Excerpt:
Plant a bumblebee friendly garden with BeeWatch’s new online tool

bumblebee feeding on a flower
A new online tool is offering gardeners advice on the pollinator friendly plants that can turn their gardens into a haven for a variety of bumblebee species.

The interactive Planting for Pollinators tool, part of the citizen science project BeeWatch, is a collaborative venture between the University of Aberdeen, the Bumblebee Conservation Trust (BBCT), the Royal Horticultural Society (RHS), Open Air Laboratories (OPAL) and the Bees, Wasps and Ants Recording Society (BWARS), with funding from the Natural Environment Research Council (NERC).

Bumblebees in danger

Bumblebees, the wild cousin of the honey bee, are responsible for pollinating a wide range of plants, including important fruits and vegetables crops, like raspberries, potatoes and tomatoes. However, bumblebee numbers are in sharp decline. Changes in agricultural techniques have meant that there are far fewer wildflowers in the landscape than there used to be. As a result, of the 25 bumblebee species found in the UK, two are nationally extinct and many more are seriously threatened.

The Planting for Pollinators tool aims to increase awareness about the environmental needs of the different bumblebee species and offers practical recommendations on which flowers are attractive to these pollinators throughout the season. This gives you the opportunity to take simple positive actions that can increase the diversity of bumblebee species in your garden to benefit these important pollinators and the wider environment. 

Using the Planting for Pollinators tool, you can choose a bumblebee species and find out its favourite plant species. Users can also select a species already growing in their garden and identify which bumblebee species rely on this plant for pollen or nectar. There is even an option to list several plants in your garden to find out what bumblebee species to expect, when these plants are likely to be used by them, and when none of them provide sufficient feeding opportunity. For those flower poor periods, typically taking place later in summer, the tool offers suggestions on what plants could be added to your garden based on BeeWatch data.

Required actions:
- a) Decide whether each statement agrees with the article on bumblebee-friendly gardens, and support each yes or no with the deciding words of the article, quoted exactly. (i) Two of the bumblebee species found in the UK are nationally extinct. (ii) The Planting for Pollinators tool is funded by the Royal Horticultural Society. (iii) Flower-poor periods usually occur in early spring.
- b) Write out the passage of the article on bumblebee-friendly gardens starting with "Bumblebees, the wild" and going on through "are seriously threatened.".

Dataset:
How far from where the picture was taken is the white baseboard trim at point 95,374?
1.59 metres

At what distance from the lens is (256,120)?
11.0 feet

---

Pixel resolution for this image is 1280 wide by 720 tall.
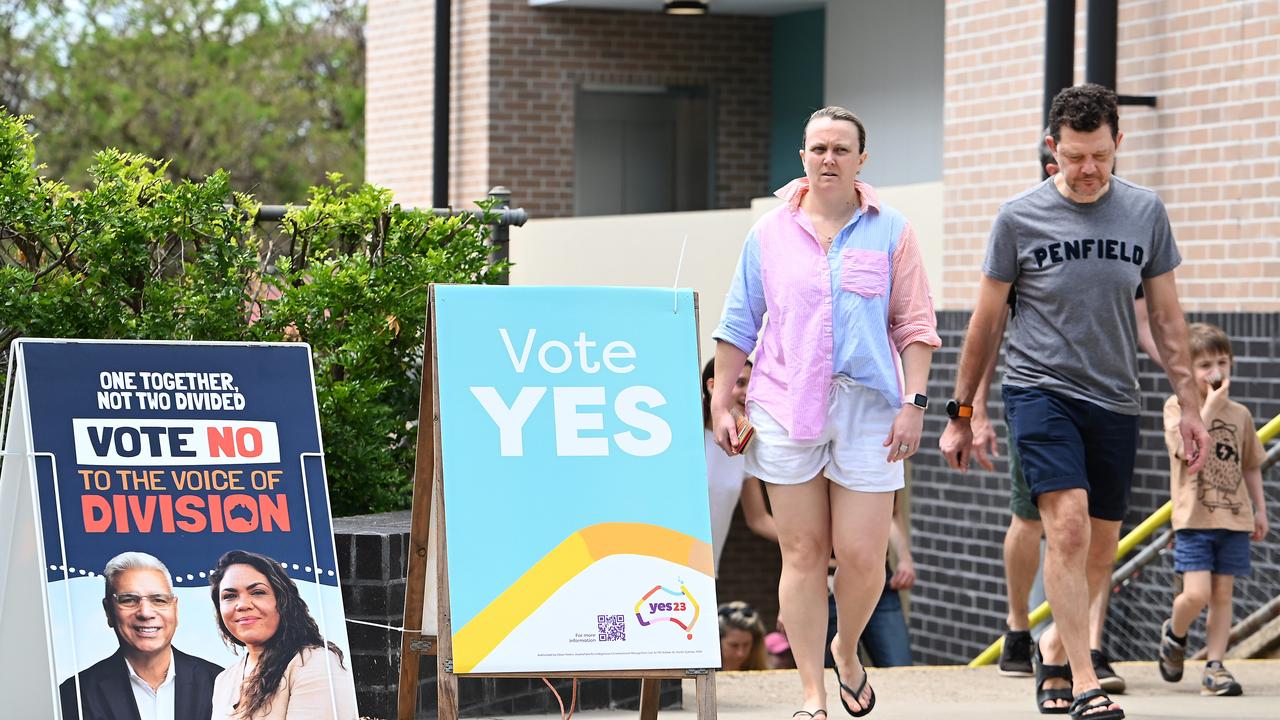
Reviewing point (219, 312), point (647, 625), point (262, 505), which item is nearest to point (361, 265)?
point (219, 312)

==

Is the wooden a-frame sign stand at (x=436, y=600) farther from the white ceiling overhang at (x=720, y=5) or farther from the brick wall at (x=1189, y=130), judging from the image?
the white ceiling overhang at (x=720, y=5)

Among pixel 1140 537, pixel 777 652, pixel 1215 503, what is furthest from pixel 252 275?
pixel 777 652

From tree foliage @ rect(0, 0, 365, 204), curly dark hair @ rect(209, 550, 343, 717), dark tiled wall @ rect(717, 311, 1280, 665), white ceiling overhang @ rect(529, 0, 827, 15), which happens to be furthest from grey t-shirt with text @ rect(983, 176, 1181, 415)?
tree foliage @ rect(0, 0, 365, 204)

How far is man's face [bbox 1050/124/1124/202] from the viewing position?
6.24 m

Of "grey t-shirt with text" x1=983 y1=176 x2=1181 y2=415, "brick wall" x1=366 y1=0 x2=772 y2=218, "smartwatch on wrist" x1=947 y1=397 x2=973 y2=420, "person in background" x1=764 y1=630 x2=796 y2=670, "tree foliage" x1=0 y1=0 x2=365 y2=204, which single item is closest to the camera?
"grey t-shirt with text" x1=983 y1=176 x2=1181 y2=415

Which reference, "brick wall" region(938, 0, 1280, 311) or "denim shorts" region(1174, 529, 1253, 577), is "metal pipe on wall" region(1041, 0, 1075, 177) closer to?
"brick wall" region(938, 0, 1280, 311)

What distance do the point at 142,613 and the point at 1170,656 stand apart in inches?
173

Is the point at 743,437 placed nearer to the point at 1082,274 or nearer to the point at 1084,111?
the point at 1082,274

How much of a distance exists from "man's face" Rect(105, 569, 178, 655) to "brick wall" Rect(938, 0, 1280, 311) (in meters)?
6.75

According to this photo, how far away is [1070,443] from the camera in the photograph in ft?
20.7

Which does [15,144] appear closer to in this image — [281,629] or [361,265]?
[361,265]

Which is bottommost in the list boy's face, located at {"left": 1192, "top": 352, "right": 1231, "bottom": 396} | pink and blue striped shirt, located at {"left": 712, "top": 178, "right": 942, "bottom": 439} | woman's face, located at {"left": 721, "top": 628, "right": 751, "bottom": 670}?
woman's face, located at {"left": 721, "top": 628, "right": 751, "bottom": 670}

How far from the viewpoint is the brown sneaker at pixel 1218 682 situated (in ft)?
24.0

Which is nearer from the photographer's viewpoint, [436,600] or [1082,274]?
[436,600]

Results of the tasks:
- a)
(i) Yes: "of the 25 bumblebee species found in the UK, two are nationally extinct"
(ii) No: "with funding from the Natural Environment Research Council (NERC)"
(iii) No: "typically taking place later in summer"

- b)
Bumblebees, the wild cousin of the honey bee, are responsible for pollinating a wide range of plants, including important fruits and vegetables crops, like raspberries, potatoes and tomatoes. However, bumblebee numbers are in sharp decline. Changes in agricultural techniques have meant that there are far fewer wildflowers in the landscape than there used to be. As a result, of the 25 bumblebee species found in the UK, two are nationally extinct and many more are seriously threatened.